§ **Extracted material**:
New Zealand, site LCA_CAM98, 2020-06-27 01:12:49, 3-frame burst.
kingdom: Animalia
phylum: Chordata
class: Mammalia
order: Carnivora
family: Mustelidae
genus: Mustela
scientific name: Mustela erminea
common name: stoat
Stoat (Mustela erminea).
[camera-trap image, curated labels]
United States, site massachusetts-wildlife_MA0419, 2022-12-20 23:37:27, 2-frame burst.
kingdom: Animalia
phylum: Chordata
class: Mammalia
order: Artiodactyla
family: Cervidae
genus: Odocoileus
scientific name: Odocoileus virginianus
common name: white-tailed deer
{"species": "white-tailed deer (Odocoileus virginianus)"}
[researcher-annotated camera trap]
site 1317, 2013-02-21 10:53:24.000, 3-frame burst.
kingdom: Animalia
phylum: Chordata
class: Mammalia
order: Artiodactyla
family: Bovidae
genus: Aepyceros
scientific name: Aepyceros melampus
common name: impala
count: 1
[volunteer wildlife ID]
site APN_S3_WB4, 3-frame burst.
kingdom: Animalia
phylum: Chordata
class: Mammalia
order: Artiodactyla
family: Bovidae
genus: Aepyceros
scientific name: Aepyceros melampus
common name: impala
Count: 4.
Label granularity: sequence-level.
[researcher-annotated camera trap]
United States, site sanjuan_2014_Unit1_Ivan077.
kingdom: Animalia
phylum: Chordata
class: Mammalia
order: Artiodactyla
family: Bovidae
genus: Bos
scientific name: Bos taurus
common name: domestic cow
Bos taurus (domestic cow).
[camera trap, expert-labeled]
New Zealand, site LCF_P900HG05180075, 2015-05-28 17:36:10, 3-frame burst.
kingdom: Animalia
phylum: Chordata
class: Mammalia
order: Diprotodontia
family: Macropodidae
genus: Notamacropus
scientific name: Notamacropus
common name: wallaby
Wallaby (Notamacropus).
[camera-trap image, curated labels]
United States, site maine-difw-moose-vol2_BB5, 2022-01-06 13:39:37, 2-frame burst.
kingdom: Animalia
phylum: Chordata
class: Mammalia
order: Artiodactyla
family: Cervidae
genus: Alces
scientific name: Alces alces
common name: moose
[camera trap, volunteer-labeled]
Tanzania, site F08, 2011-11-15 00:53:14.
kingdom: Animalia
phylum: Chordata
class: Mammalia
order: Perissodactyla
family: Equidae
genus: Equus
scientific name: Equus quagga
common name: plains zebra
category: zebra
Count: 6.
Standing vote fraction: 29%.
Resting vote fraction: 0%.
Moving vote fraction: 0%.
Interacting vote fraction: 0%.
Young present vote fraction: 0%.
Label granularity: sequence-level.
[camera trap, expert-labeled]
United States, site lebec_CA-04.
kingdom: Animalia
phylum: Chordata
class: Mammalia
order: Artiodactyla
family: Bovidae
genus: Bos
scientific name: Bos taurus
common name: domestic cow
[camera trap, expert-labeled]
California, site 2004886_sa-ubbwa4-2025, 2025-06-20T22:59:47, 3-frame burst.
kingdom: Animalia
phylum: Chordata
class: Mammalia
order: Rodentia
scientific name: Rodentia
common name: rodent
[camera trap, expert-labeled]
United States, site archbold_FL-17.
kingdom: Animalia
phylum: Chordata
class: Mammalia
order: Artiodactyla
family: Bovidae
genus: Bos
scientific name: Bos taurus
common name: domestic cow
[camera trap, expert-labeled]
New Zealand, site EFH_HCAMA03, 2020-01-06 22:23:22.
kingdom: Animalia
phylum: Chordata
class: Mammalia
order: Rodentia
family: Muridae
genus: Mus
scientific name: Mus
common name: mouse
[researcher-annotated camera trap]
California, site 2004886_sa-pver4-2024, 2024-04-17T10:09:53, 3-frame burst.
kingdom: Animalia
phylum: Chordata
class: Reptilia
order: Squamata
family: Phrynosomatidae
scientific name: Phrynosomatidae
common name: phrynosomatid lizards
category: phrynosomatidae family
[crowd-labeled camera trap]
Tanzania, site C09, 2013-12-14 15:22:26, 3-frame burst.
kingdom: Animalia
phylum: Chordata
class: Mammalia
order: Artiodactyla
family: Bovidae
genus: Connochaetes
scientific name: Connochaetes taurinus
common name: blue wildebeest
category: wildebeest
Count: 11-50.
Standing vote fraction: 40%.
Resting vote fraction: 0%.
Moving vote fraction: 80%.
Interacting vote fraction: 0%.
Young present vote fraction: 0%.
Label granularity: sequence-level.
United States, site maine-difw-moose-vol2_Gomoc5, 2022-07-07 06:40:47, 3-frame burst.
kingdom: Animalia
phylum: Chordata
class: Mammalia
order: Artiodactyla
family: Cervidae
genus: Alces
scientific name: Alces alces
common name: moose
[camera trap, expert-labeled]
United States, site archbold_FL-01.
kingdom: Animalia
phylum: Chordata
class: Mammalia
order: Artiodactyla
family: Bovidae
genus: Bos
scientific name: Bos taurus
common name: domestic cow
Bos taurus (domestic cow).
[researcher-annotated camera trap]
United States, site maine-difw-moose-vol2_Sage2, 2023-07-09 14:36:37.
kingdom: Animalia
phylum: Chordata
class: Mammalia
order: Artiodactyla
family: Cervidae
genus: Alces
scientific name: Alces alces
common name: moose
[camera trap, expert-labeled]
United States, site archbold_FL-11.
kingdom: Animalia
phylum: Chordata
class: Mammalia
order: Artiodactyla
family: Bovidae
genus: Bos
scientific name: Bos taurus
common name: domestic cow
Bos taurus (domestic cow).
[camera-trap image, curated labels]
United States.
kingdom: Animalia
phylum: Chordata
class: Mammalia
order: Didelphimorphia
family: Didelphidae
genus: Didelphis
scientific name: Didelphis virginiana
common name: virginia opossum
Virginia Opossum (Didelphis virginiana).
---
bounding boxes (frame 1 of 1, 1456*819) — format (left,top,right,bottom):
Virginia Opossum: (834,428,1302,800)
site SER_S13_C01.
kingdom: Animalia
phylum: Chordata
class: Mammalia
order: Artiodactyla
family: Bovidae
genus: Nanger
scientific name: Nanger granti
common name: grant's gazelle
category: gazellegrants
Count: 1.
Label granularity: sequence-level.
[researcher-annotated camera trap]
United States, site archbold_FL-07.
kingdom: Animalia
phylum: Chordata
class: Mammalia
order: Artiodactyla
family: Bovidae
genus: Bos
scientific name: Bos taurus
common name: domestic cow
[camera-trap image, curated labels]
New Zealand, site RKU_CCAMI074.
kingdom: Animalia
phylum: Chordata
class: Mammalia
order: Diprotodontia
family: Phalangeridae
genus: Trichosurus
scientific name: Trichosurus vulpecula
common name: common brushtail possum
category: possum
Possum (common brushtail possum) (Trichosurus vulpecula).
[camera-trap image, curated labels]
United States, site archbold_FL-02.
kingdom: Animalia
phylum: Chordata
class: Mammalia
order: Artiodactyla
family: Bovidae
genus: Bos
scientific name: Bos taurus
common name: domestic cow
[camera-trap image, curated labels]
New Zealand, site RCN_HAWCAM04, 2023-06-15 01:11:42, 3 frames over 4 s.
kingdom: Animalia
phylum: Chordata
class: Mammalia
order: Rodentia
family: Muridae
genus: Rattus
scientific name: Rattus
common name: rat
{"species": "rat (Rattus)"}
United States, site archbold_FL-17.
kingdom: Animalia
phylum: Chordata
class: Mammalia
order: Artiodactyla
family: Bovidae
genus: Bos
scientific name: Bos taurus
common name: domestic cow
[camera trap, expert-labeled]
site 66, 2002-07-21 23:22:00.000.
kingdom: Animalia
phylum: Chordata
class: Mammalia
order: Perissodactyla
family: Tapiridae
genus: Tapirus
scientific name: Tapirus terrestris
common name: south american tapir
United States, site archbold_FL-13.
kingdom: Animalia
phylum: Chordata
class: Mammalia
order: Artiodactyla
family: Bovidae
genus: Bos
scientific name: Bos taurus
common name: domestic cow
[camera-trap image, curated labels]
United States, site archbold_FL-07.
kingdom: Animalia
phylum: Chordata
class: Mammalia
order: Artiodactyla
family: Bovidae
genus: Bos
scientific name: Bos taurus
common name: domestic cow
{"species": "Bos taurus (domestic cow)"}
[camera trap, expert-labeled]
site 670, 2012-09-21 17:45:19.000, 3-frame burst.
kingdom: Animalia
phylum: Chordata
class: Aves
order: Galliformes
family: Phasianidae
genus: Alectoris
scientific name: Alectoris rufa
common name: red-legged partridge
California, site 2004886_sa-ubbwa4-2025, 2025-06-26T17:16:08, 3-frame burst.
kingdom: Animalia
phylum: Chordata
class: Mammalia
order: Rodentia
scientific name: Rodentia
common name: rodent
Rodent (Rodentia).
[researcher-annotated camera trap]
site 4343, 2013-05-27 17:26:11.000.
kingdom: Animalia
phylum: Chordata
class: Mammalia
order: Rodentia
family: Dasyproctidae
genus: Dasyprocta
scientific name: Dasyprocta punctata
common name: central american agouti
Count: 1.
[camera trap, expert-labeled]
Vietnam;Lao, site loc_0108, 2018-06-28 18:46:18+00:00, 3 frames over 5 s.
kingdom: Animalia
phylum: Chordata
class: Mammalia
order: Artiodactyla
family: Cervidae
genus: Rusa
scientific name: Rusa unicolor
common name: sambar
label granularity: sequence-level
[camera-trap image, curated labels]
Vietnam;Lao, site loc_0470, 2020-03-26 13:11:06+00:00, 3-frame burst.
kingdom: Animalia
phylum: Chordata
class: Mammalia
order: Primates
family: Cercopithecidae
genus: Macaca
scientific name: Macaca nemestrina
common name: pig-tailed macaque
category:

§ **Task to carry out**:
Every line containing the word "California" should be copied from the material.

§ **Response below**:
California, site 2004886_sa-ubbwa4-2025, 2025-06-20T22:59:47, 3-frame burst.
California, site 2004886_sa-pver4-2024, 2024-04-17T10:09:53, 3-frame burst.
California, site 2004886_sa-ubbwa4-2025, 2025-06-26T17:16:08, 3-frame burst.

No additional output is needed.